Figure 3: Comparative mitochondrial abundance as measured by citrate synthase activity, abundance of VDAC1 and cytochrome oxidase subunit 4. (A) Citrate synthase enzyme activity in the H1299 and H1299r cells. (B) Citrate synthase enzyme activity in the P31 and P31r cells. Data are expressed as mean ± SEM for three separate experiments. Statistical analysis was carried out using the student t-test. *** = p< 0.001, ** = p<0.01. For immunoblots, whole cell lysates were prepared from confluent cultures of H1299, H1299r, P31 and P31r cells. Proteins (90 μg) were resolved in 10% SDS-PAGE gels and transferred to a PVDF membrane. Blots were probed for either VDAC1, cytochrome c oxidase subunit 4 or the loading control γ-tubulin. (C) Representative blot of VDAC1 protein expression from three independent experiments. (D) Representative blot of cytochrome c oxidase subunit 4 protein expression from three independent experiments.
Qualitative profile of the expression of mitochondrial biogenesis proteins SIRT1, SIRT3, PGC-1α and TFAM in H1299, H1299r, P31 and P31r cells
Having demonstrated reduced mitochondrial activity and reduced mitochondrial abundance in cisplatin resistant cells compared to their cisplatin sensitive counterparts, we performed a qualitative profile, by immunoblotting, of proteins associated with mitochondrial biogenesis; cytosolic sirtuin 1 (SIRT1, NAD-dependent deacetylase) (Figure 4A), peroxisome-proliferator activator receptor-γ co-activator 1-alpha (PGC1α)(central role in energy metabolism) (Figure 4B), sirtuin 3 (SIRT-3, an NAD-dependent deacetylase in the mitochondrial matrix associated with integrity/antioxidant responses) (Figure 4C) and transcription factor A mitochondrial core mitochondrial protein(TFAM) (Figure 4D). These data provide supporting evidence for reduced mitochondrial abundance in cisplatin resistant cells compared to their cisplatin sensitive counterparts. This is further supported by the mRNA expression data (Table 1) for H1299 with large decreases seen for all four proteins in the resistant cells. However the picture is less clear in P31 cells, where mRNA expression decreased in SIRT1, but was practically unchanged for PGC1 and SIRT3, yet increased for TFAM.

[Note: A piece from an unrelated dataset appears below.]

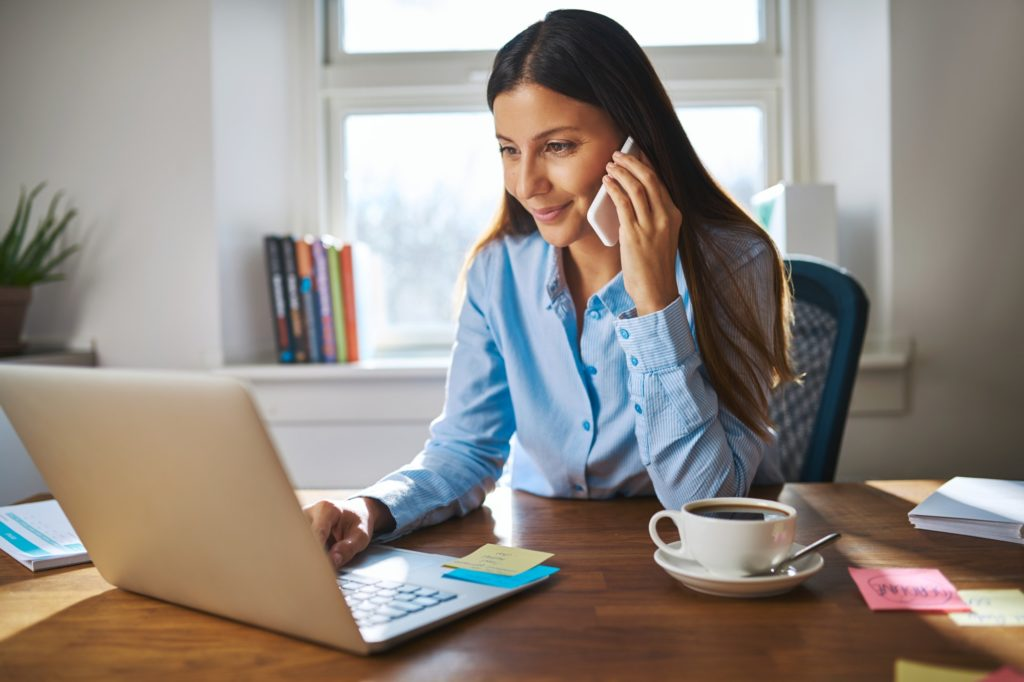 Cute young adult woman on phone behind laptop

Figure 4: Expression of the mitochondrial biogenesis proteins: SIRT1, PGC1α, TFAM and SIRT3 in H1299, H1299r, P31 and P31r cell lysates as determined by immunoblot analysis. Whole cell lysates were prepared from confluent cultures of H1299, H1299r, P31 and P31r cells. Proteins (90 μg) were resolved in 10% SDS-PAGE gels and transferred to a PVDF membrane. Blots were probed for SIRT1, PGC1α, TFAM and SIRT3 or the loading control γ-tubulin. Figure shows representative blots of (A) of SIRT1, (B) PGC1α, (C) SIRT3, (D) TFAM protein expression; each from three independent experiments.
Table 1: mRNA expression and DNA methylation of studied genes
Fold Change H1299r vs H1299
Fold Change P31r vs P31
mRNA Expression (Log2)
Methylation (Beta value)
mRNA Expression (Log2)
Methylation (Beta value)
Voltage-Dependent Anion Channel 1
Cytochrome C Oxidase subunit IV isoform 1
Cytochrome C Oxidase subunit IV isoform 2 (lung)

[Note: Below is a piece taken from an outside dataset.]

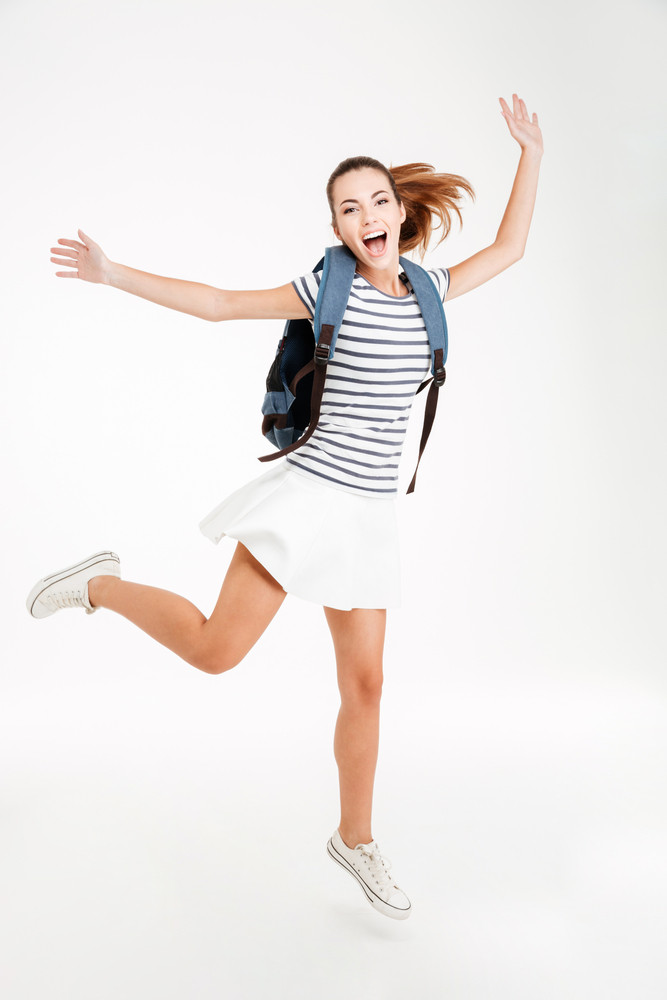 Young happy woman with backpack jumping and celebrating success isolated on a white background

Peroxisome Proliferator-Activated Receptor Gamma, Coactivator 1 alpha
Transcription Factor A, Mitochondria
Hypoxia Inducible Factor 1, alpha subunit inhibitor
Protein Kinase, AMP-activated, alpha 2 catalytic subunit
Fold change (Log2) in mRNA expression between cells with acquired cisplatin resistance (r) and those without, measured using Affymetrix GeneChip® HTA Arrays (GeneChip® Human Transcriptome Array 2.0). Gene wide methylation Beta values (difference in methylation between cells with acquired cisplatin resistance (r) and those without measured using the Illumina Infinium 450k chip array.
The DNA methylation data shows only a slight decrease or no change in methylation status in all the four genes in both cell lines (Table 1) suggesting mechanisms other than DNA methylation are affecting mRNA and protein levels.

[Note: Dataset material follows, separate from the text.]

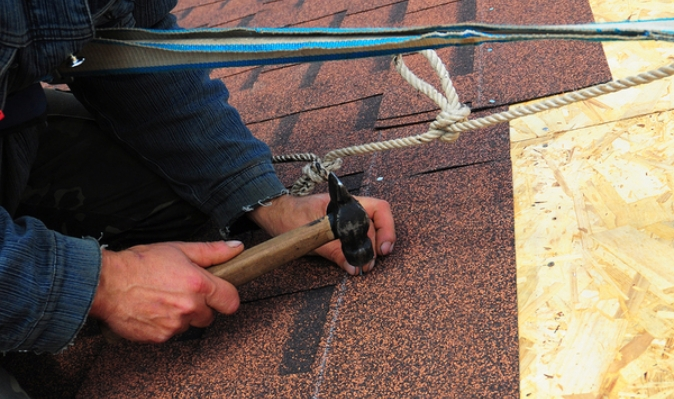 Worker installing shingles on a roof.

Measurement of reactive oxygen species (ROS) in H1299 and H1299r as determined by flow cytometry
ROS production within the H1299 cells was measured using the intracellular fluorescent dye dichloro-dihydro-fluorescein diacetate (DCFH-DA). The H1299r cells exhibited a significantly greater (2-fold) degree of ROS production when compared to the H1299 cells (Figure 5A).
Figure 5: Reactive oxygen species production and expression of stabilized HIF1α and AMPK subunit α2 and in H1299 and H1299r cells. (A) H1299, H1299r, P31 and P31r cell were seeded at a density of 250,000 cells/well and left for 24 h. The cells were then stained with 10 μmol/L dichloro-dihydro-fluorescein diacetate (DCFH-DA). Fluorescence was analysed for 10,000 events. Whole cell lysates were prepared from confluent cultures of H1299, H1299r cells. Proteins (90 μg) were resolved in 10% SDS-PAGE gels and transferred to a PVDF membrane. (B) Representative blot of HIF1α protein expression. (C) Representative blot of AMPK subunit α2 protein expression from four independent experiments. (D) Bar chart of AMPK subunit α2 mean for four separate measurements. Statistical analyses was carried out using the student t-test. ** = p<0.01, * = p<0.05.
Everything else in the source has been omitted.